§ Extract provided
Start of Block

Operation Prosperity Guardian is a multinational naval coalition established on December 18, 2023, to protect commercial shipping in the Red Sea and Gulf of Aden from Houthi attacks. Led by the United States under Combined Maritime Forces in Bahrain, the coalition deploys destroyers, frigates, and carrier strike groups from over 20 nations to escort merchant vessels and intercept Houthi missiles, drones, and unmanned surface vessels targeting ships transiting the Bab el-Mandeb strait.
Which countries are part of Operation Prosperity Guardian?
Publicly acknowledged participants include the United States, United Kingdom, France, Italy, Canada, Netherlands, Norway, Bahrain, Seychelles, Denmark, Greece, and Spain. Several additional nations—estimated to bring total participation 30–40% above the public roster—contribute covertly through intelligence sharing, overflight permissions, and port access without public acknowledgment to avoid Houthi retaliation threats or domestic political complications.
How many Houthi attacks has Operation Prosperity Guardian stopped?
Coalition warships have intercepted over 300 Houthi missiles and drones since operations began, achieving a 90%+ interception rate for threats entering engagement envelopes. However, Houthi forces have still successfully struck more than 20 commercial vessels, sinking the bulk carrier Rubymar and killing crew members aboard the True Confidence. The ongoing campaign represents the most intensive shipboard missile defense engagement in modern naval history.
Why are Houthis attacking ships in the Red Sea?
The Houthis initially framed Red Sea attacks as solidarity with Palestinians during the Israel-Hamas war, targeting vessels with perceived Israeli, American, or British connections. However, attacks have expanded to indiscriminate targeting of commercial shipping regardless of nationality. Iran provides the Houthis with missiles, drones, and targeting intelligence through IRGC smuggling networks, using the Houthi campaign as a strategic tool to threaten Western economic interests and demonstrate proxy force projection capability across the broader Coalition–Iran conflict.
How much does Operation Prosperity Guardian cost?
Direct coalition operational costs are estimated at $3–5 billion annually, covering warship deployments, interceptor missiles ($2–4 million each), aircraft sorties, and logistics. However, the economic disruption from Houthi attacks is far larger: 60%+ drops in Suez Canal traffic, $1 million added per rerouted voyage, 20-fold spikes in war risk insurance, and an estimated 0.2–0.4 percentage point contribution to global inflation. Egypt alone has lost billions from a roughly 50% decline in Suez Canal revenues.

End of Block

§ Extracted information
Start of Block

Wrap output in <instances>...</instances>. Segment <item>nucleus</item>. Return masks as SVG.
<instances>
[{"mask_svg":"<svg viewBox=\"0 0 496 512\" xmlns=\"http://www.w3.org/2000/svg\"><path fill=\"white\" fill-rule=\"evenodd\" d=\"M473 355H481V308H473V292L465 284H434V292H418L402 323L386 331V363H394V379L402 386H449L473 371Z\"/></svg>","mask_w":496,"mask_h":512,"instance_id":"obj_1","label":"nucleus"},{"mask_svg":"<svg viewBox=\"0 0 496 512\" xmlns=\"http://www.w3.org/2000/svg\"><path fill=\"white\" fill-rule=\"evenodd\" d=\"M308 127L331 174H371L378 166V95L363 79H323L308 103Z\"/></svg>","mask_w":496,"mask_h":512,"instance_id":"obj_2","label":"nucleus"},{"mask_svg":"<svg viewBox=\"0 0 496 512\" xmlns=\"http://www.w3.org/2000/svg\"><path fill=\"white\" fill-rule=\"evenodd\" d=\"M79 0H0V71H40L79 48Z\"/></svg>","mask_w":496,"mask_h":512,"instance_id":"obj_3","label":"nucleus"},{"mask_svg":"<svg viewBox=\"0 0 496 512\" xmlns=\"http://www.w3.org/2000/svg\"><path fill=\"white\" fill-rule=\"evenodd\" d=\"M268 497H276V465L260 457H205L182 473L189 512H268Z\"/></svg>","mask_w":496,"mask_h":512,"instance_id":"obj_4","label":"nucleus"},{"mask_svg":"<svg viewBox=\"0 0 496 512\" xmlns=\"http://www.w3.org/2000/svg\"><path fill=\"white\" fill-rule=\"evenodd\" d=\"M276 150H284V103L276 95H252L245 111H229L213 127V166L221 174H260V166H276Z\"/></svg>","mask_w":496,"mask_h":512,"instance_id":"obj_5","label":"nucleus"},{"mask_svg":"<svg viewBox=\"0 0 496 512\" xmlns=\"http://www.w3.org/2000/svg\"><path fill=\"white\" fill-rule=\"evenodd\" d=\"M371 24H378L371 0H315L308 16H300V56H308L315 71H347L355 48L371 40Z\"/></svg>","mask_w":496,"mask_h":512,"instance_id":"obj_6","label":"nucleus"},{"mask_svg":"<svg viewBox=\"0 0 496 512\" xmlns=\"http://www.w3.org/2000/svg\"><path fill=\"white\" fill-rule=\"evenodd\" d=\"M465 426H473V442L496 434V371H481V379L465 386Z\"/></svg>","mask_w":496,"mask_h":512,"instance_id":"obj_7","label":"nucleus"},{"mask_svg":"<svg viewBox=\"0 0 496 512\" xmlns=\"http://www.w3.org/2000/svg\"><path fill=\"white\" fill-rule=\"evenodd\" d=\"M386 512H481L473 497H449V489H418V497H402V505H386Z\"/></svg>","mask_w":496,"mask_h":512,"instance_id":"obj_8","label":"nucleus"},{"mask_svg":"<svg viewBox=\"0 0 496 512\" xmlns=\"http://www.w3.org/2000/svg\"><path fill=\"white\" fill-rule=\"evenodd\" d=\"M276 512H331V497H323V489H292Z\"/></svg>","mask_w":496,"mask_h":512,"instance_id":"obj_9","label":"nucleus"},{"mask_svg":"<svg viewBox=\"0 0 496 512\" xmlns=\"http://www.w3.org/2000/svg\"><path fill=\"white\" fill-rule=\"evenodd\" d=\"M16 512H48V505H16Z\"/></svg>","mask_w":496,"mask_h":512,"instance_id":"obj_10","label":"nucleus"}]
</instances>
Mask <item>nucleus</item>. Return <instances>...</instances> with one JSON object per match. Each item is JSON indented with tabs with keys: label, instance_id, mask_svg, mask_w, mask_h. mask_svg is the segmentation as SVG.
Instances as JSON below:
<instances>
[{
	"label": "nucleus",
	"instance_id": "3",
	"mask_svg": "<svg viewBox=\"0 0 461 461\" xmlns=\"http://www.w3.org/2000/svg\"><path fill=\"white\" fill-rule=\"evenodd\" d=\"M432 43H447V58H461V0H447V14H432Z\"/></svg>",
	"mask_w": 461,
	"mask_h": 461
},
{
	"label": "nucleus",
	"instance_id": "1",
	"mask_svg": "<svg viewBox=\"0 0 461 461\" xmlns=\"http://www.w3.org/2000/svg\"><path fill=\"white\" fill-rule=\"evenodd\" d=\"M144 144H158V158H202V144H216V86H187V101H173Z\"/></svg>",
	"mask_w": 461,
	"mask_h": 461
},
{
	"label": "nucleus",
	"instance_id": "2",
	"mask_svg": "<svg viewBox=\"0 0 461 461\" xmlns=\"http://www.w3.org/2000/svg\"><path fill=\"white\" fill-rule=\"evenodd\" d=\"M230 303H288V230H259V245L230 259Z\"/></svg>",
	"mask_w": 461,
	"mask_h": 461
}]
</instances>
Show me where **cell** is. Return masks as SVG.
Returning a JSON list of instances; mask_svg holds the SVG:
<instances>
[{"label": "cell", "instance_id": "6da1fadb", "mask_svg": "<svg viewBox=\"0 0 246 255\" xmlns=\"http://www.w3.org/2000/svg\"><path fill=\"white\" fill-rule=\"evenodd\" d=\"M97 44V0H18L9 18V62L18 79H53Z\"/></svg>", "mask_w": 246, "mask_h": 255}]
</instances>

End of Block

§ Exercise set
1. Retype the part of the Operation Prosperity Guardian text starting at "The Houthis initially" and ending at "Prosperity Guardian cost?".
2. Decide whether each statement agrees with the Operation Prosperity Guardian text, answering yes or no and quoting the words of the text that settle it.
(a) The coalition was established on December 18, 2023.
(b) Houthi forces have struck fewer than ten commercial vessels.
(c) Interceptor missiles cost $2–4 million each.
3. Answer these questions from the Operation Prosperity Guardian text.
(a) Where is Combined Maritime Forces located?
(b) Which bulk carrier did the Houthi attacks sink?
(c) By roughly what share have Egypt's Suez Canal revenues declined?

§ Answers to this exercise
1.
The Houthis initially framed Red Sea attacks as solidarity with Palestinians during the Israel-Hamas war, targeting vessels with perceived Israeli, American, or British connections. However, attacks have expanded to indiscriminate targeting of commercial shipping regardless of nationality. Iran provides the Houthis with missiles, drones, and targeting intelligence through IRGC smuggling networks, using the Houthi campaign as a strategic tool to threaten Western economic interests and demonstrate proxy force projection capability across the broader Coalition–Iran conflict.
How much does Operation Prosperity Guardian cost?

2.
(a) Yes: "established on December 18, 2023"
(b) No: "Houthi forces have still successfully struck more than 20 commercial vessels"
(c) Yes: "interceptor missiles ($2–4 million each)"

3.
(a) Bahrain
(b) The Rubymar
(c) Roughly 50%